Problem requirements
Please put the rows between the lines holding "What distance can" and "1.30 metres", inclusive, into a JSON list of strings, one string per line, leaving out blank lines.

Records to process
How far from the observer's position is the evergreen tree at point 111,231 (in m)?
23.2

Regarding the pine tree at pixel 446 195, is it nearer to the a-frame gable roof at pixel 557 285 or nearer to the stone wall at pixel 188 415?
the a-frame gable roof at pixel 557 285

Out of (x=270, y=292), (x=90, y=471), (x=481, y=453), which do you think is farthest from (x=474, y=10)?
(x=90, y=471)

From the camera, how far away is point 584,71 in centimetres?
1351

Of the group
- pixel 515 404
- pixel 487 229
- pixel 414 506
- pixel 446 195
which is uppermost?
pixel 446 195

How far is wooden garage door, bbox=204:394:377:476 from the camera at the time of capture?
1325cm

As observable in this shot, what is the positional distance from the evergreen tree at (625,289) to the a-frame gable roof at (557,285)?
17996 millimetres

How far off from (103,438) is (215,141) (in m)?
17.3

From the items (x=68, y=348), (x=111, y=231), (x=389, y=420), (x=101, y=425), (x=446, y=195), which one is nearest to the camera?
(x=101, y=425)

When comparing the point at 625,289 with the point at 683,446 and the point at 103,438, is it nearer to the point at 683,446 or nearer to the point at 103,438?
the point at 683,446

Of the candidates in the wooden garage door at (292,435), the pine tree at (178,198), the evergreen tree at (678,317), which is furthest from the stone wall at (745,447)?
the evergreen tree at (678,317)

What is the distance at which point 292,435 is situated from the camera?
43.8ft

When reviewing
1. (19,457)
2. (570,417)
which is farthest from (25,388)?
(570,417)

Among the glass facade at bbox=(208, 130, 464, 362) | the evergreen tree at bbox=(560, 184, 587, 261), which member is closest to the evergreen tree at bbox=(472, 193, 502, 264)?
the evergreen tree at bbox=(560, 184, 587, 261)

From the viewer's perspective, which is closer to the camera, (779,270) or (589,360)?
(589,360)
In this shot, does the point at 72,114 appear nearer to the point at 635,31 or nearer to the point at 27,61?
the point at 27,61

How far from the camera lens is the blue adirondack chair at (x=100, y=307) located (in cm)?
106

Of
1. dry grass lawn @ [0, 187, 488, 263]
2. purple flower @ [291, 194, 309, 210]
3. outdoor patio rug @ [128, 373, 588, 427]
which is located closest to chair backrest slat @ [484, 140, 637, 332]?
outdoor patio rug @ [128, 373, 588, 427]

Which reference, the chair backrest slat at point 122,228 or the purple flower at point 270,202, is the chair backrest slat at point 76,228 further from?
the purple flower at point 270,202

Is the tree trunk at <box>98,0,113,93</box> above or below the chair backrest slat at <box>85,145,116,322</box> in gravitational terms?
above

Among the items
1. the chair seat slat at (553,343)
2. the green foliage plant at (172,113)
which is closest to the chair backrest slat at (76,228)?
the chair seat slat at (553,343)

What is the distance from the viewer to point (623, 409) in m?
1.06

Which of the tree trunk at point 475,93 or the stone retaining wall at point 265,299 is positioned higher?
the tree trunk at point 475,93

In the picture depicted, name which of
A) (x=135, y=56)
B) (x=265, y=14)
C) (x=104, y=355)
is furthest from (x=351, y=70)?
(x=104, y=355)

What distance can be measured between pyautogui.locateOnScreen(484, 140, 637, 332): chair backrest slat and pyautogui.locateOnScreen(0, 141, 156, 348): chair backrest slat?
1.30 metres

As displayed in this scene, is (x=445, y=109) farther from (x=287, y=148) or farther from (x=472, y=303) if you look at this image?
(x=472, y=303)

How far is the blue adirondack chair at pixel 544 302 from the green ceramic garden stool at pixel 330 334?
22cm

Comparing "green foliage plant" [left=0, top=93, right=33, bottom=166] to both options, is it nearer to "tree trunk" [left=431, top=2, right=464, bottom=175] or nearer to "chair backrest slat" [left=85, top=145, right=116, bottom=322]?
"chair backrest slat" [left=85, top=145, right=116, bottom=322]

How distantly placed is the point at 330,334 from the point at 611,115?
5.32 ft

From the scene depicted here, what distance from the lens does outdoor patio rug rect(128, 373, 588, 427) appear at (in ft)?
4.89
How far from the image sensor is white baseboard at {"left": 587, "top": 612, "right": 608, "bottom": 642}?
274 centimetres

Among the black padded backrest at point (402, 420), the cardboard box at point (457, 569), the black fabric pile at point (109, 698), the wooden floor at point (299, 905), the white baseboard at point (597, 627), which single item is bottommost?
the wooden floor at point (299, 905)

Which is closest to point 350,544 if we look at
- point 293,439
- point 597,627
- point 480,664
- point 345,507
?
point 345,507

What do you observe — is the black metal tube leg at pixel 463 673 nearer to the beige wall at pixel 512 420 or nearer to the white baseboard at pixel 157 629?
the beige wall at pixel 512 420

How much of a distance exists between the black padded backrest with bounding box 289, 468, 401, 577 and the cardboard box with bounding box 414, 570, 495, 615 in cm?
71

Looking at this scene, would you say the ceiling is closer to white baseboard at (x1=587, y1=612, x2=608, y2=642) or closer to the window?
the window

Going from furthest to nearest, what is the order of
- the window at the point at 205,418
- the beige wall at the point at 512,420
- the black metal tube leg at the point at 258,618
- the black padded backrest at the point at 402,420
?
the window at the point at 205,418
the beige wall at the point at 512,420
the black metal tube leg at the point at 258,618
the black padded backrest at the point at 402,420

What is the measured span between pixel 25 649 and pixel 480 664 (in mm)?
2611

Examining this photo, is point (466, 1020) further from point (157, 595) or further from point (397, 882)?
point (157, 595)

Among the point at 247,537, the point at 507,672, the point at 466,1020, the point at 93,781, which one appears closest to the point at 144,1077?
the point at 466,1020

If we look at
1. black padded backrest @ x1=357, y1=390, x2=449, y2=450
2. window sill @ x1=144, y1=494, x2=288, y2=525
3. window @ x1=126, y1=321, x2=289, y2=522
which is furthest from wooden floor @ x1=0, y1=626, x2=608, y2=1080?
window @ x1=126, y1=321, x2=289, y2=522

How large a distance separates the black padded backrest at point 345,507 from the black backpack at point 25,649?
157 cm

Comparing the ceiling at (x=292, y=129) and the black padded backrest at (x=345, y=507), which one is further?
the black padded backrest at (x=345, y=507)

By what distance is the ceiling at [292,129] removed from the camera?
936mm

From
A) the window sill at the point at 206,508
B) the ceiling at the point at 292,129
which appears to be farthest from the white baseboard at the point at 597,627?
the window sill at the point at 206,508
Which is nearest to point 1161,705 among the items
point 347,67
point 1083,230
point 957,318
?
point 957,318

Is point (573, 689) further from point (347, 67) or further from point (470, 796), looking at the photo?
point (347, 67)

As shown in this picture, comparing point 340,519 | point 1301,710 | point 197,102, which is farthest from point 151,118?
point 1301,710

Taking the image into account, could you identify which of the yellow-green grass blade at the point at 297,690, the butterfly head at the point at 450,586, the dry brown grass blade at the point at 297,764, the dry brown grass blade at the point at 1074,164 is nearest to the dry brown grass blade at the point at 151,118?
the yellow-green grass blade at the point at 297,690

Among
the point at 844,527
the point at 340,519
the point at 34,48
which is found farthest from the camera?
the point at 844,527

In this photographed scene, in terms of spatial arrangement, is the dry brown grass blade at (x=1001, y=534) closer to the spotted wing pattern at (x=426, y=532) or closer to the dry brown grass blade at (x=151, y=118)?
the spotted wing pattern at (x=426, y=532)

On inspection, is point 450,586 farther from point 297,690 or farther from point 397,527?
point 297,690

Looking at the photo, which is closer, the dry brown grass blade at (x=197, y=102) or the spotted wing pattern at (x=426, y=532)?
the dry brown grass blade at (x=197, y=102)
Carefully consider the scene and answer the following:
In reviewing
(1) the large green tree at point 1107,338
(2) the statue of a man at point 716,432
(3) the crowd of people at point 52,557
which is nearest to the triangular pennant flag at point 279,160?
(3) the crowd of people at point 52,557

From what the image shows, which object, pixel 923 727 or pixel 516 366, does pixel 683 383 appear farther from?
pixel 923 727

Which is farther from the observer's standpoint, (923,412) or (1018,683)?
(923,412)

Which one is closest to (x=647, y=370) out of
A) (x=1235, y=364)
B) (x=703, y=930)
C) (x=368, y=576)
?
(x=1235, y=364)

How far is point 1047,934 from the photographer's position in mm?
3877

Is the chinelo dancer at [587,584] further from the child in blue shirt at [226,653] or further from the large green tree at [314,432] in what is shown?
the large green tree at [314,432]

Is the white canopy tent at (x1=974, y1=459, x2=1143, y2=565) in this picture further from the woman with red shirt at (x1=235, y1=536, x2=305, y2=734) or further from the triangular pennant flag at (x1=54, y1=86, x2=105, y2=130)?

Reply to the task
[
  "What distance can be measured between pyautogui.locateOnScreen(484, 140, 637, 332): chair backrest slat and pyautogui.locateOnScreen(0, 141, 156, 348): chair backrest slat?",
  "1.30 metres"
]